▶ **Work to be completed**
Return the lines below without any changes, starting at the line that contains "How far would" and ending at the last line of the rows.

====== Entries supplied ======

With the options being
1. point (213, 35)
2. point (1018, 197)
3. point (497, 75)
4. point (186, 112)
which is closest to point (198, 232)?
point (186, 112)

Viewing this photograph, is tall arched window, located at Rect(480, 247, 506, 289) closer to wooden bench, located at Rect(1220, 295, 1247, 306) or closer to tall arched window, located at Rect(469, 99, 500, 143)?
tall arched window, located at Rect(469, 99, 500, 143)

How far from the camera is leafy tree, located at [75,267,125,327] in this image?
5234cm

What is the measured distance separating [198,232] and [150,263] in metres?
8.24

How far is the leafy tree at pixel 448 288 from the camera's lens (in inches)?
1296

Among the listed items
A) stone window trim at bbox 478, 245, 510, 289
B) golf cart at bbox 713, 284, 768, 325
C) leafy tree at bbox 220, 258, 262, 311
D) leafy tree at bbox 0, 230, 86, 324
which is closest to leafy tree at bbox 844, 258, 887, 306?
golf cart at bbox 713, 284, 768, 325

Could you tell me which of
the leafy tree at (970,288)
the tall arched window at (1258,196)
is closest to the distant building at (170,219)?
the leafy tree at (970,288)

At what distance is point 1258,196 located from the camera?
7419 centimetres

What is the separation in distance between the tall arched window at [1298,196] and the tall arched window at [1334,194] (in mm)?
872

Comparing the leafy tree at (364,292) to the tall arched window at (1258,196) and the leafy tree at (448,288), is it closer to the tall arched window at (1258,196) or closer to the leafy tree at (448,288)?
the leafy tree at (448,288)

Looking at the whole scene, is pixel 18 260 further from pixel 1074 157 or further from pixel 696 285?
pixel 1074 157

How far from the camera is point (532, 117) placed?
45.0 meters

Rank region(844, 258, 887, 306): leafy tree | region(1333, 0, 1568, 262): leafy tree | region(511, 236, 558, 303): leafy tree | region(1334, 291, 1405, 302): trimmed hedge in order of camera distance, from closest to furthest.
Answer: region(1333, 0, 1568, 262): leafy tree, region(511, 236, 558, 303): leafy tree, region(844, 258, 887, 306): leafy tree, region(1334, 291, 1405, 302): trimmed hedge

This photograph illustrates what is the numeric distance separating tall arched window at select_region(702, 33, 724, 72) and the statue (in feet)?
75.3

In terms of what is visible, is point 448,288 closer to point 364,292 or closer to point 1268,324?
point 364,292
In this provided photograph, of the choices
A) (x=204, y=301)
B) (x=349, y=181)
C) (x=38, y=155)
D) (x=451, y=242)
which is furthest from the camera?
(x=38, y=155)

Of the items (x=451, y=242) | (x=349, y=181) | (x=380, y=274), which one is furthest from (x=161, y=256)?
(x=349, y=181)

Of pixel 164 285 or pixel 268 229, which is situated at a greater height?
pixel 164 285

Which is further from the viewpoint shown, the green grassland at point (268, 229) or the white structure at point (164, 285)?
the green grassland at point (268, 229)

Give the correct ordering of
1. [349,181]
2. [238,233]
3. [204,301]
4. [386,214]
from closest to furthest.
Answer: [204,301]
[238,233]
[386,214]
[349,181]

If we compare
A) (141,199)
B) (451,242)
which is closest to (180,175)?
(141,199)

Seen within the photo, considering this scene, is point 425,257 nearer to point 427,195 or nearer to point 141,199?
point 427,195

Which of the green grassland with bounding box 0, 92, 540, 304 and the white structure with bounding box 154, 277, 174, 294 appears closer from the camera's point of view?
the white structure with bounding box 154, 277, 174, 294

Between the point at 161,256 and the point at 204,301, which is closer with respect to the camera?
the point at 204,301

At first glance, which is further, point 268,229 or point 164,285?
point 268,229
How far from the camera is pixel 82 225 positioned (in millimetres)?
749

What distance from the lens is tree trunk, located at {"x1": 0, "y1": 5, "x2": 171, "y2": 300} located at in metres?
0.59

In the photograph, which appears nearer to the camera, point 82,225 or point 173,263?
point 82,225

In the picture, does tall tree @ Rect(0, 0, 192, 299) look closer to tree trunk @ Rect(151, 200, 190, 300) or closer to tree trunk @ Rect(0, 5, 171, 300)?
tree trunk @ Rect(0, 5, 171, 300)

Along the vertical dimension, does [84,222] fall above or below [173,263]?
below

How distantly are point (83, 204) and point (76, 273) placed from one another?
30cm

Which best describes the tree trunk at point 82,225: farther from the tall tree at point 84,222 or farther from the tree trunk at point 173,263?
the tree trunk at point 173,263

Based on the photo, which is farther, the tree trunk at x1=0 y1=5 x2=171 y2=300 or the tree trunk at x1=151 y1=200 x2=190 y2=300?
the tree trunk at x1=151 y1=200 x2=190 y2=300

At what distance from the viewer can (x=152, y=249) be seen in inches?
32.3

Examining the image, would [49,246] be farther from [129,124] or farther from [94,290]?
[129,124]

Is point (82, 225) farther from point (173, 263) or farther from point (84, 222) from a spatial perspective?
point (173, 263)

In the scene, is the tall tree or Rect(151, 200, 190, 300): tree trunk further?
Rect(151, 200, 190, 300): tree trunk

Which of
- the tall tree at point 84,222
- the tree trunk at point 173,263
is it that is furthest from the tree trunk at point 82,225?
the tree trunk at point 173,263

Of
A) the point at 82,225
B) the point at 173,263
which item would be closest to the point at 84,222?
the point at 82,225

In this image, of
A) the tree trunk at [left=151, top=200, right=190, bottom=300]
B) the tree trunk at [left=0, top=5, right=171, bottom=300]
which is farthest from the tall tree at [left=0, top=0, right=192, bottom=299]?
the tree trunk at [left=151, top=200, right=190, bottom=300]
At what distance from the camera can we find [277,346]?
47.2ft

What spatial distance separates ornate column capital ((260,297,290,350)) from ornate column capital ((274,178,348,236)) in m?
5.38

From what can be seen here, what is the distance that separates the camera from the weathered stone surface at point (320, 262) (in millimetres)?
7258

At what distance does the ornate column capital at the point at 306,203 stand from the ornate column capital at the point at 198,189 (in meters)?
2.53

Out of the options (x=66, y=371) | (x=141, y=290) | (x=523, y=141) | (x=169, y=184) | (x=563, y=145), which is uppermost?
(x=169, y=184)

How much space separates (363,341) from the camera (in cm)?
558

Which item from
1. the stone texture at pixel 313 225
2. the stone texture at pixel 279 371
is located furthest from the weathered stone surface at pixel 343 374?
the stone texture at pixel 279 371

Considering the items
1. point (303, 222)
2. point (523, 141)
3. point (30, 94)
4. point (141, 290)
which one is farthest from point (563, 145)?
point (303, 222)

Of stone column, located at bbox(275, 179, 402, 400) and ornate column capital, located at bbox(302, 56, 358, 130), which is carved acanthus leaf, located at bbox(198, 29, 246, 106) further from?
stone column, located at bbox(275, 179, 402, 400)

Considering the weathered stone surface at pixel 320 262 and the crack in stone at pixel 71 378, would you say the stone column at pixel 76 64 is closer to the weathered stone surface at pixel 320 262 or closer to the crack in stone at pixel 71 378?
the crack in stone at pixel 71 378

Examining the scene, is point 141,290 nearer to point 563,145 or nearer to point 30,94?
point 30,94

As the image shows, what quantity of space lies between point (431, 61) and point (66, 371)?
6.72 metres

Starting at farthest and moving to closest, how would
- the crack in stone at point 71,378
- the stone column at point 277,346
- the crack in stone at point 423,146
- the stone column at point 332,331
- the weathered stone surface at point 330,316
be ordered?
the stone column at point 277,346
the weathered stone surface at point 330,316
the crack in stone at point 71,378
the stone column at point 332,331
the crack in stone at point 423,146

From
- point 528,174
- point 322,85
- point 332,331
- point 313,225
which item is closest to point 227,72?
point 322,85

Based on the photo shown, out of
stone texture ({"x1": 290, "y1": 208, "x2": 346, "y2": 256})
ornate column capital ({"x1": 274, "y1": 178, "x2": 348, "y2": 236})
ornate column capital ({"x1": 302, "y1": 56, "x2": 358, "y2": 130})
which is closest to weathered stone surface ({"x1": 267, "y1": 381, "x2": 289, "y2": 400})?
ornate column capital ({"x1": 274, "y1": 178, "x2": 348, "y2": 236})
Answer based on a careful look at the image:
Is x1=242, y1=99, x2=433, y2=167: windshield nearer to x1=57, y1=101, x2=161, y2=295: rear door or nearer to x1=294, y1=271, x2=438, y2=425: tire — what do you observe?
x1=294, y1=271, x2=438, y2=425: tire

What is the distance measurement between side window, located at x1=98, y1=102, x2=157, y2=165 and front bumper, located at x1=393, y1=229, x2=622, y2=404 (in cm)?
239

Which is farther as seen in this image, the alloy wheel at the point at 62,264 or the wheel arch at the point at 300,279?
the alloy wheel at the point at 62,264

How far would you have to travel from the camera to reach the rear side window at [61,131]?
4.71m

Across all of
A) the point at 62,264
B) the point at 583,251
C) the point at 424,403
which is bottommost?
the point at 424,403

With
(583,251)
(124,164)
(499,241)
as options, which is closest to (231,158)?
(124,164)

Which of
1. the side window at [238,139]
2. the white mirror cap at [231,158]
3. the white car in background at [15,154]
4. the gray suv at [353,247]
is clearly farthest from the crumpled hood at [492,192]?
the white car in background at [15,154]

======

▶ **Task answer**
How far would you have to travel from the camera to reach the rear side window at [61,131]?
4.71m

Across all of
A) the point at 62,264
B) the point at 583,251
C) the point at 424,403
which is bottommost?
the point at 424,403

With
(583,251)
(124,164)
(499,241)
as options, which is closest to (231,158)?
(124,164)

Which of
1. the side window at [238,139]
2. the white mirror cap at [231,158]
3. the white car in background at [15,154]
4. the gray suv at [353,247]
is clearly farthest from the crumpled hood at [492,192]?
the white car in background at [15,154]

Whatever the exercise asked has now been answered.